Saved data entries
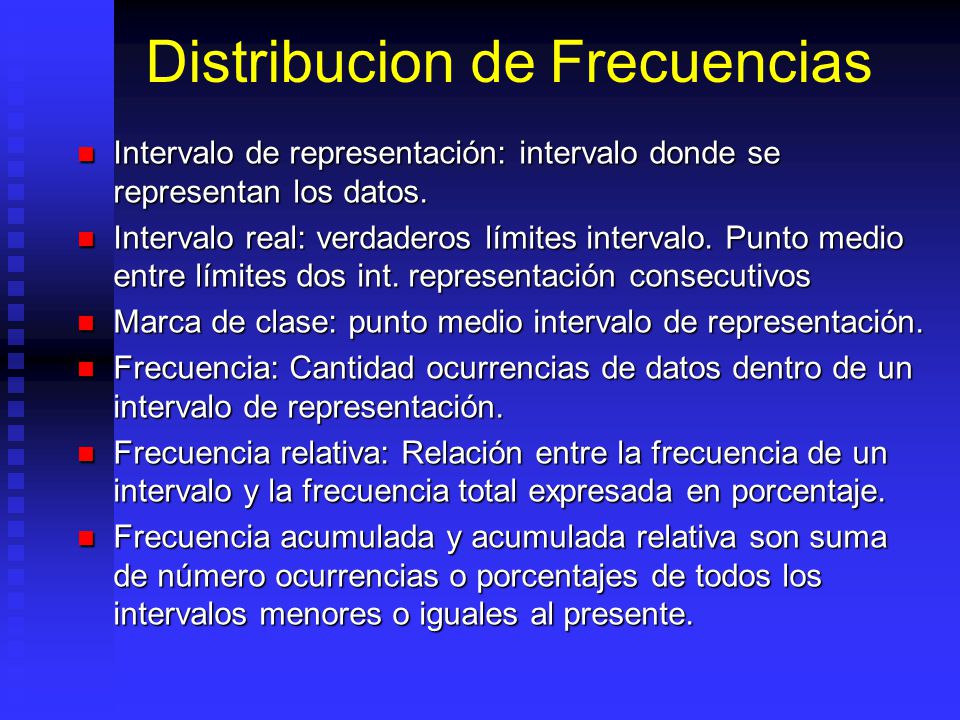 Distribucion de Frecuencias

- Intervalo de representación: intervalo donde se representan los datos.
- Intervalo real: verdaderos límites intervalo. Punto medio entre límites dos int. representación consecutivos
- Marca de clase: punto medio intervalo de representación.
- Frecuencia: Cantidad ocurrencias de datos dentro de un intervalo de representación.
- Frecuencia relativa: Relación entre la frecuencia de un intervalo y la frecuencia total expresada en porcentaje.
- Frecuencia acumulada y acumulada relativa son suma de número ocurrencias o porcentajes de todos los intervalos menores o iguales al presente.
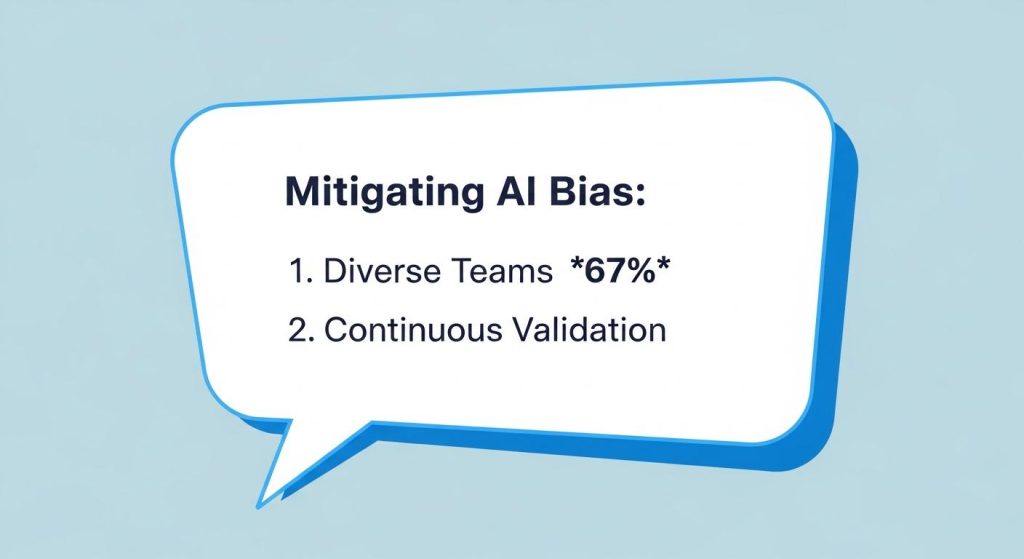 Mitigating AI Bias:

1. Diverse Teams *67%*

2. Continuous Validation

### TASK
From the first line of the records through the line with "- Frecuencia: Cantidad", reproduce each line exactly and leave the pictures out.

### WORKED SOLUTION
 Distribucion de Frecuencias

- Intervalo de representación: intervalo donde se representan los datos.
- Intervalo real: verdaderos límites intervalo. Punto medio entre límites dos int. representación consecutivos
- Marca de clase: punto medio intervalo de representación.
- Frecuencia: Cantidad ocurrencias de datos dentro de un intervalo de representación.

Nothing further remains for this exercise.